The Flying Inkpot – Bruckner Symphony No. 9 – Orchestra Sinfonica dell’Emilia Romagna “Arturo Toscanini” – Vladimir Delman
Anton BRUCKNER (1824-1896)
Symphony No. 9 in d minor
Orchestra Sinfonica dell’Emilia Romagna “Arturo Toscanini”
live recording, 1994, location not given.
AURA MUSIC AUR 425-2
Full-price – Total Time 59:41
Review by Derek Lim
This is an important document of a live performance by a highly accomplished conductor, largely unknown to record collectors, but highly revered by those who attended his concerts. Vladimir Delman (Leningrad 1923-Milan 1994) was, as far as I can tell, a Russian conductor but as it turns out, ended up in Italy, a country he loved and took up citizenship in. A interesting story is outlined in the essay included with the CD, but a complete biography or a time-line is not given, more’s the pity. Neither is the location of this performance given, and only the year of performance (1994 — his last year) is noted.
Finicky collectors such as myself may complain about the lack of such details but the performance itself, as they say, the bee’s knees, and something quite special.
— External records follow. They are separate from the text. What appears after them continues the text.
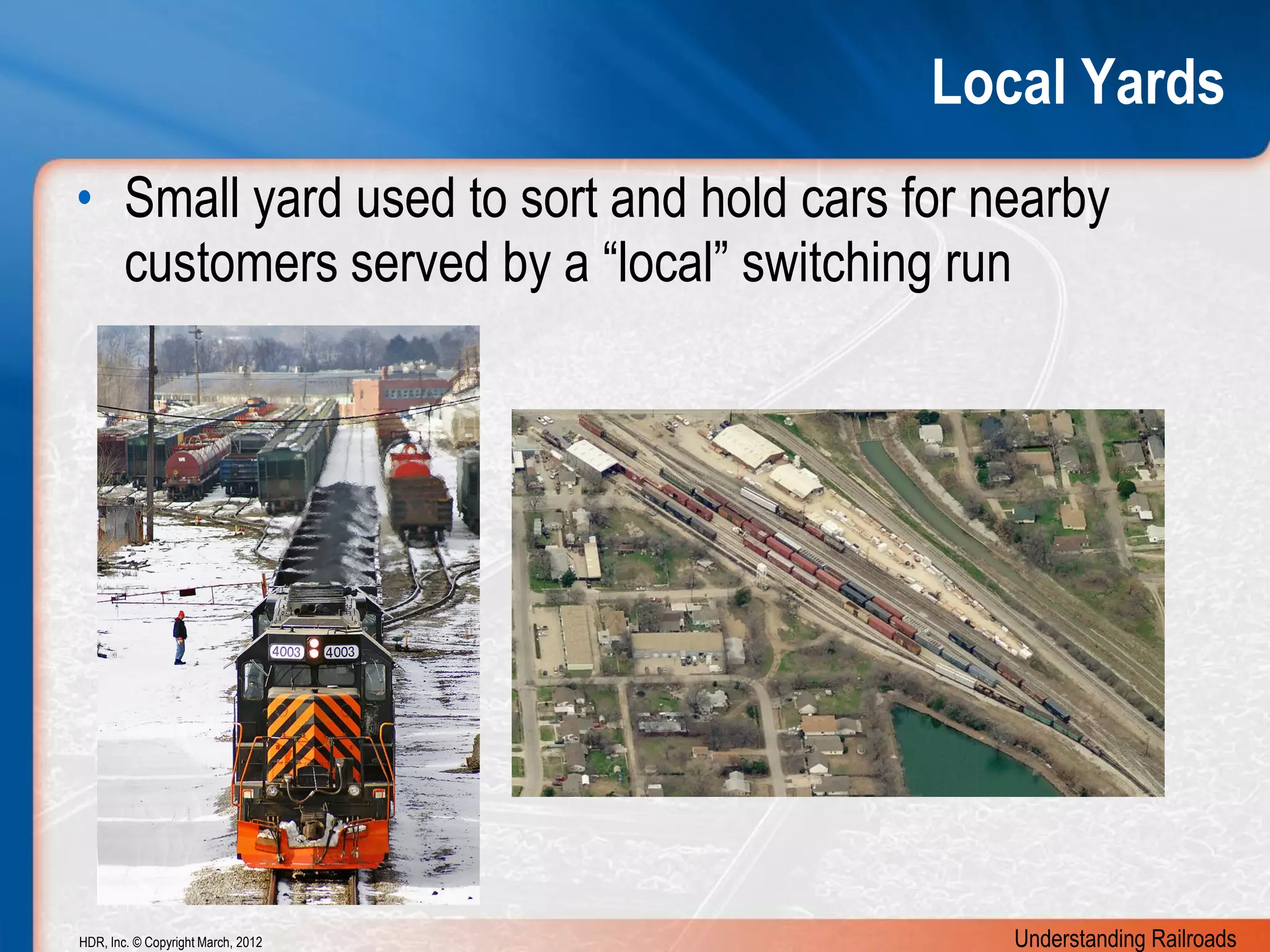 Local Yards

• Small yard used to sort and hold cars for nearby customers served by a “local” switching run

4003 4003

HDR, Inc. © Copyright March, 2012

Understanding Railroads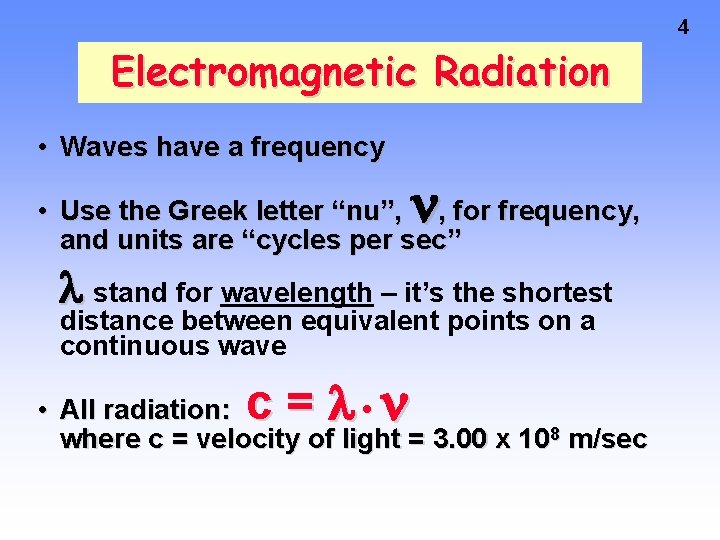 4

Electromagnetic Radiation

• Waves have a frequency

• Use the Greek letter “nu”, $\nu$, for frequency, and units are “cycles per sec”

$\lambda$ stand for wavelength – it’s the shortest distance between equivalent points on a continuous wave

• All radiation: $c = \lambda \cdot \nu$
where c = velocity of light = 3.00 x $10^8$ m/sec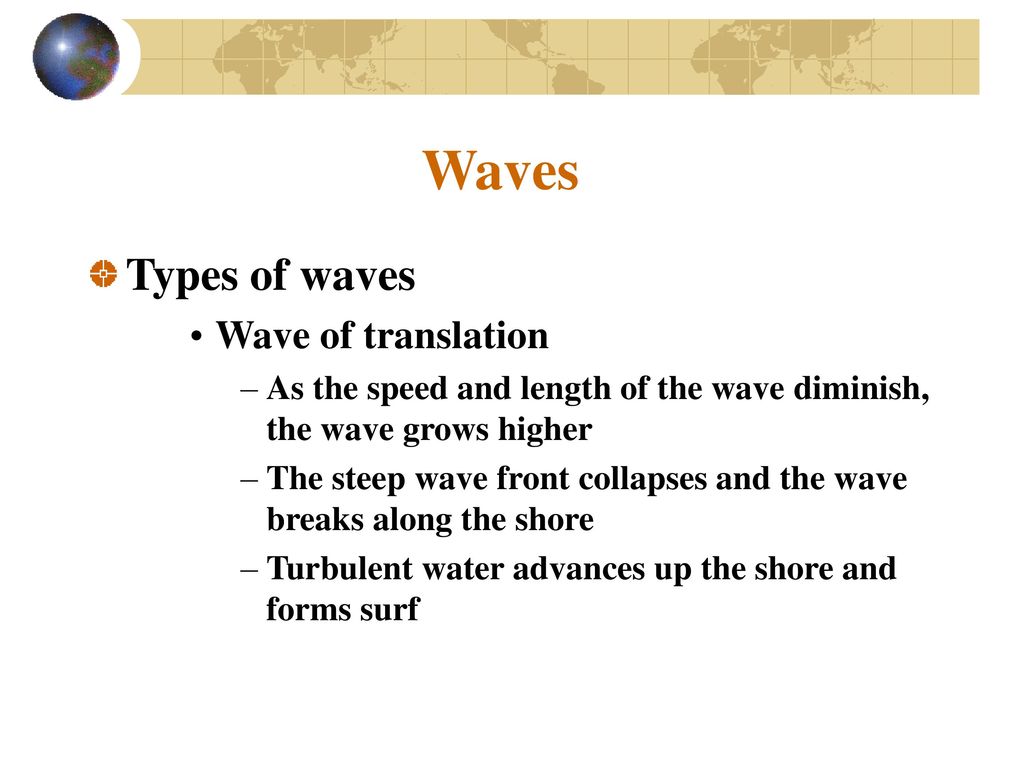 Waves

Types of waves

• Wave of translation

– As the speed and length of the wave diminish, the wave grows higher

– The steep wave front collapses and the wave breaks along the shore

– Turbulent water advances up the shore and forms surf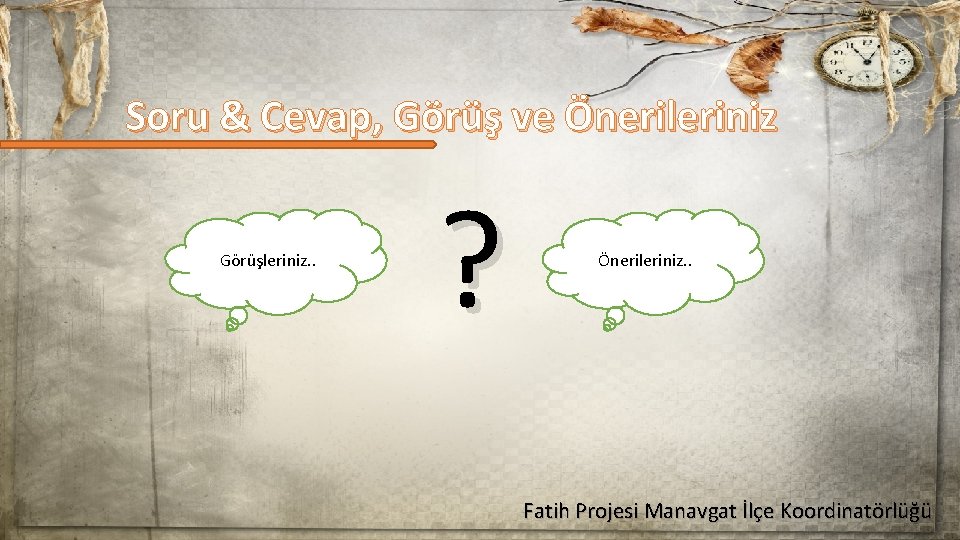 Soru & Cevap, Görüş ve Önerileriniz

Görüşleriniz..

?

Önerileriniz..

Fatih Projesi Manavgat İlçe Koordinatörlüğü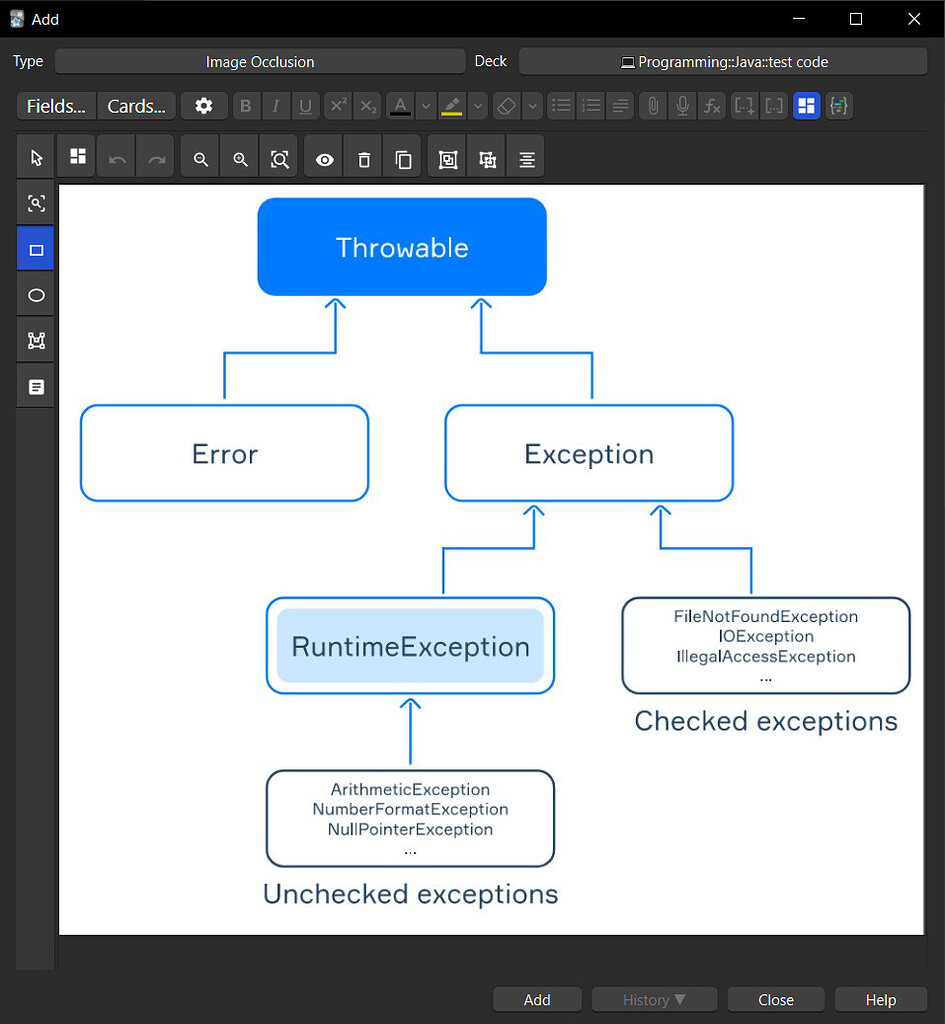 Add

Type Image Occlusion Deck Programming::Java::test code

Fields... Cards...

Throwable

Error

Exception

RuntimeException

FileNotFoundException
IOException
IllegalAccessException
...

Checked exceptions

ArithmeticException
NumberFormatException
NullPointerException
...

Unchecked exceptions

Add History ▼ Close Help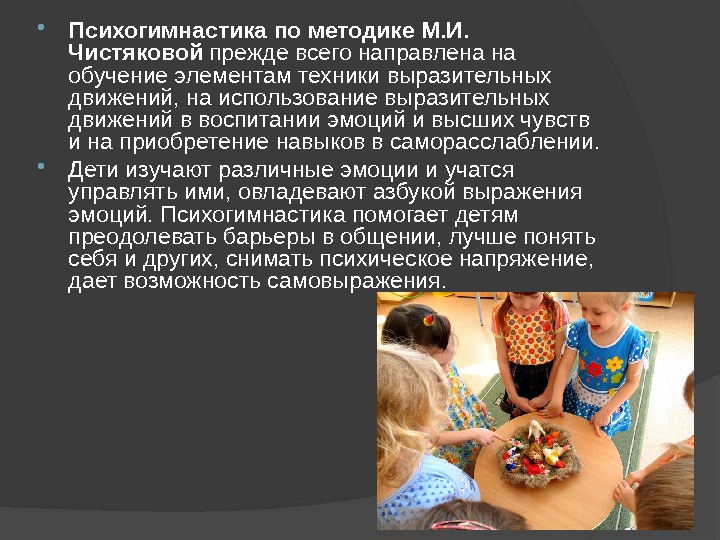 Психогимнастика по методике М.И. Чистяковой прежде всего направлена на обучение элементам техники выразительных движений, на использование выразительных движений в воспитании эмоций и высших чувств и на приобретение навыков в саморасслаблении.

Дети изучают различные эмоции и учатся управлять ими, овладевают азбукой выражения эмоций. Психогимнастика помогает детям преодолевать барьеры в общении, лучше понять себя и других, снимать психическое напряжение, дает возможность самовыражения.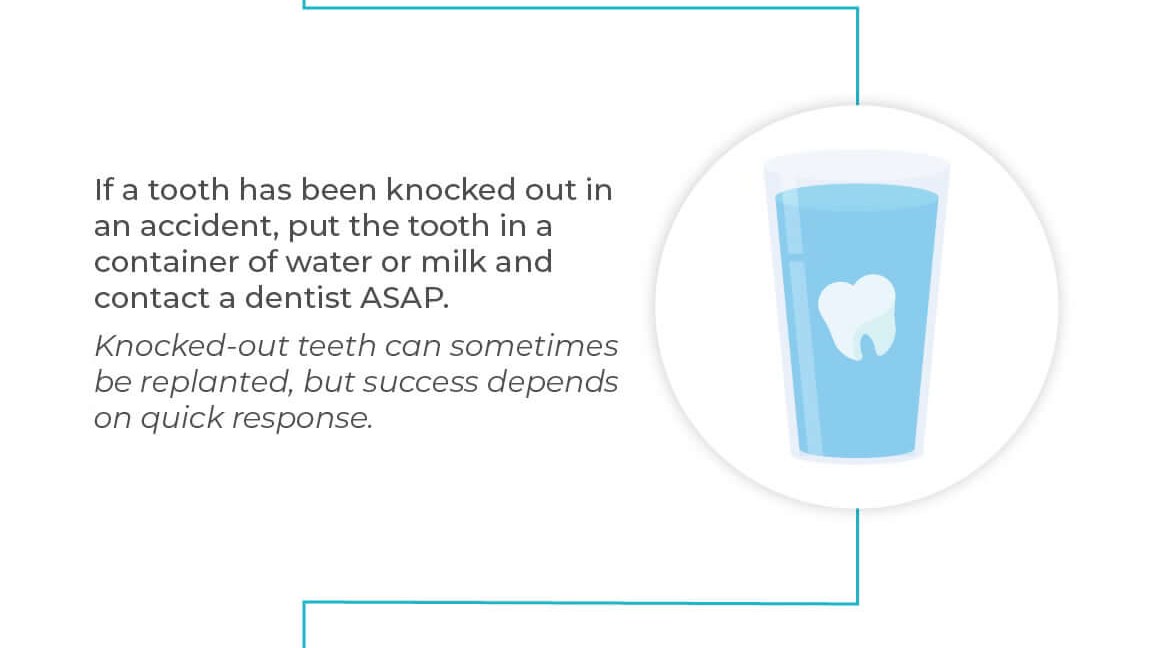 If a tooth has been knocked out in an accident, put the tooth in a container of water or milk and contact a dentist ASAP.

Knocked-out teeth can sometimes be replanted, but success depends on quick response.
From the outset, the tone and phrasing assure you that this is going to be no ordinary Bruckner. For one thing, it is extraordinarily laid back and relaxed, rather too relaxed for my taste at first, but as we progress into the performance, the phrasing becomes tighter as the orchestra settle into the music. It remains slow, but not to the extent of an Asahina, for example. Slow tempi don’t mean a lack of tension however – the long line is never lost and Delman’s extraordinary ability, so important in Bruckner, to outline the architecture of the music without compromising on the details – and there are plenty, serves him well. This is a single document and I’ve no idea how he must have conducted other works, but he has also has a fine ear for shading, which I imagine must have served him well in the Tchaikovsky that he was so famous for, and perhaps the French composers.
The firstmovement is gloriously broad — the timing alone, 27:21 should give you some idea how much that is. It never feels very slow though, such is the mastery of the architecture. Beauty of orchestral tone, pace Celibidache, is not the most important thing in this performance, the drama is. The orchestra responds with such outstanding sensitivity to Delman’s hands (he didn’t use a baton) that one feels they must have either been very well-rehearsed or else very familiar with the music. The result is that many subtleties of interpretation are brought out by Delman surpassing, I suspect, what many major orchestras would have been able to accomplish. The first movement is grand where grandeur is required and achingly lyrical when song is called for. The terrifying passage with the scurrying violin figures is the cataclysmic vision that it should be. The orchestra play like they have Bruckner in their blood, the whole movement speaks of apocalypse and the end of times, the way a good performance should.
The poisonous second movement, mysterious and with that harmony so advanced for the time that Bruckner predicted that listeners wouldn’t be able to understand it (but by that time I’ll be in my grave, he said), is not the militantly violent performance Wilhelm Furtwängler made it in his 1944 performance (a must listen), but at moderately quick tempi is still powerful and full of Brucknerian character.
Delman’s tempi are relatively swift in the last movement — only 20:58, which in lesser hands might have reversed the weight of the symphony (indeed a feeling that this has occurred is not totally avoided), but largely the power of this movement is not detracted from; the “Tristan” like outburst feels in fact more powerful for this choice of tempi. Introspection is not on top of the list of priorities for this performance, passion is. Suffice to say that Delman guides the performance through with a firm hand and nails all the important climaxes. The ending is not quite as tranquil, not quite the lullaby that Horenstein for example brings to the music. One still feels tension, and is surprised that it is the end of the symphony — perhaps Delman meant to convey that.
Italian orchestras are, shall we say, not known for the high quality of their performances of the canonic symphonic works, though their quality in opera and Italian music is undenied. The level of ensemble and a certain technical polish is still wanting here, but they respond to the conductor in such an active way that you forgive them for it.
This performance, then, is recommended to Bruckner enthusiasts who already have their first five recordings, perhaps, who want something interesting and different, and all those interested in discovering a conductor who, like Celibidache, hated recording, but unlike him was actually hardly recorded. If Aura Music turned their interests now to issuing his Tchaikovsky cycle, highly regarded in some quarters as one of the best, we would have a better portrait of Vladimir Delman.